* **抜粋本文**:

焼き付いた刈り払い機のエンジンをオーバーホール!

2021年09月21日 23時30分12秒 | 日曜大工

2021年9月上旬

私としたことが、刈り払い機のエンジンを焼き付かせてしまいました。
原因は、ホームセンターで買ったコレに踊らされたのです!
『高性能2サイクルエンジンオイル 100:1でもOK!』



慌ただしく柿園の下草狩りに来て、『エンジンの調子が良くなる!』なんて信じて100:1の混合油を入れたものの、ものの1分でストップし、結局その日は出来ませんでした。

日頃メンテナンスしていての急死ですから、原因は予想出来ました。
『混合油しか考えられない!』

実家に帰って、リコイルスターターを引くも、ビクとも動きません。
(完全に、ピストンがシリンダーに焼き付いている!)と分かりました。

(これから下草狩りの時期なのに、新品を買うなら4~5万円の出費か!時間もあるし、やってみるか!)

と、軽トラックの荷台を手術ベッドにして、ばらし始めました。

分解作業のマイ鉄則
①部品を取り付けているネジ類は、ひとまとめに置く。
②バネ類が仕込まれている部分は、小さな部品の飛び出しに注意・慎重に開ける。
③電線の色・オス・メス、バスケット類の裏表・対称部品の左右側、外す順番と、組み立てる順番は逆であるから、メモ・写真記録を残す:記憶は過信しない。
④分解した部品を放置する場合、防塵の布を掛けておく。

雑然とした配置ですが、一応鉄則に従っています。



焼き付いたピストンをシリンダーから抜くのには苦労しました。
金槌でガンガン叩くわけにはいきませんので、潤滑スプレーをして、木の棒を介して叩いたり、プラグを外した穴からピストンヘッドを叩きます。
辛抱強くやっていると、カクッと動き出し、ピストンを引き出せました。




案の定、オイルが焼き付き、ピストンヘッドもバーベキュー後の鉄板です。
ピストン側面には、擦り傷も見えています。
まあ、こんな時修理工・メーカーさんなら『あ~あ、こりゃもう駄目ですね。ピストンが傷だらけです。これを磨いたり、ピストン・シリンダーをペアで部品交換すると、工賃含めて、新品より高くなりますよ!』




シリンダーヘッドの内側には、炭化した煤が固形化しています。(多分、積年の!)



左から、発電機(ダイナモ)、キャブレター継ぎ部分・真っ黒なプラグ。



部品が多いと訳がわからなくなります。
重宝するのが、海苔やセンベイの入っていた四角い缶の蓋です。

* **課題一覧**:
• A. 刈り払い機のエンジン修理についての文章から、「日頃メンテナンスしていての急死ですから、原因は予想出来ました。」で始まり「と、軽トラックの荷台を手術ベッドにして、ばらし始めました。」で終わる部分を一字一句違えずに書き写してください。
• B. 刈り払い機のエンジン修理についての文章の続きを、最後の文の次から書いてください。
このデータは使わなくてかまいません。

* **保存データ**:
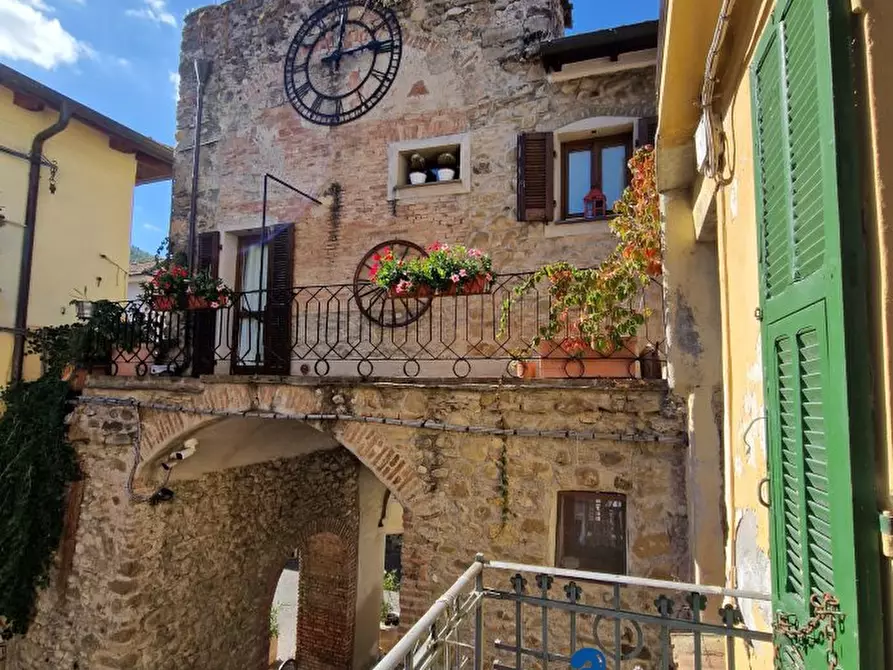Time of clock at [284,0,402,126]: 12:13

* **解答**:
• A.
日頃メンテナンスしていての急死ですから、原因は予想出来ました。
『混合油しか考えられない!』

実家に帰って、リコイルスターターを引くも、ビクとも動きません。
(完全に、ピストンがシリンダーに焼き付いている!)と分かりました。

(これから下草狩りの時期なのに、新品を買うなら4~5万円の出費か!時間もあるし、やってみるか!)

と、軽トラックの荷台を手術ベッドにして、ばらし始めました。

• B.
トレー代わりになり、この浅さが良いです。
ちなみに敷いている布(ウエス)は、肌着的布地が良いです。
古いタオルが身近ですが、基本的に毛羽立たない綿の布地が最適です。



さて、いよいよ綺麗にしていきます。
時間は夜なべしないとなさそうです。
先ずは、風呂場で洗剤洗い出来るエンジンカバーです。
誰の刈り払い機でも真っ黒に汚れていて当たりまえの内側ですが、歯ブラシで小さな隙間を丁寧に擦り、綺麗になりました。



エンジンのピストンやシリンダーは、洗浄溶液として灯油を使っています。
洗い桶に灯油(汚れをバスタオルで漉してリサイクル)を注ぎ、夕食の間漬け置きしておきました。
ワイヤーブラシを突っ込んで、しつこい油を落としますが、エンジンはアルミニウム合金ですので、鋼製ワイヤーは傷を作り密閉度を下げますので、程度を見図ります。



シリンダーのフィン(放熱板)は、故障には関係ありませんが、この狭い隙間にも、積年の汚れが詰まっていました。
綺麗にして放熱効果を高めます。



シリンダーヘッドの燃焼室です。
圧縮された混合気がスパークにより爆発して、燃える部屋に固形化した煤をルーターの回転ブラシで綺麗にしました。
ここは圧縮には関係のない部分ですので、結構強く磨きました。




夜なべ2日目くらいです。
排気のマフラー側も光り出しました。



4サイクルエンジンは、①吸気 ②圧縮 ③燃焼 ④排気 の工程(ピストンが2回往復して1工程)ですが、2サイクルエンジンは(ピストンが1回往復で1工程)、吸気と排気を同時にやっています。
(回転が2倍近くの高速回転が可能になる)

その吸気と排気の溝がハの字に対面配置になっています。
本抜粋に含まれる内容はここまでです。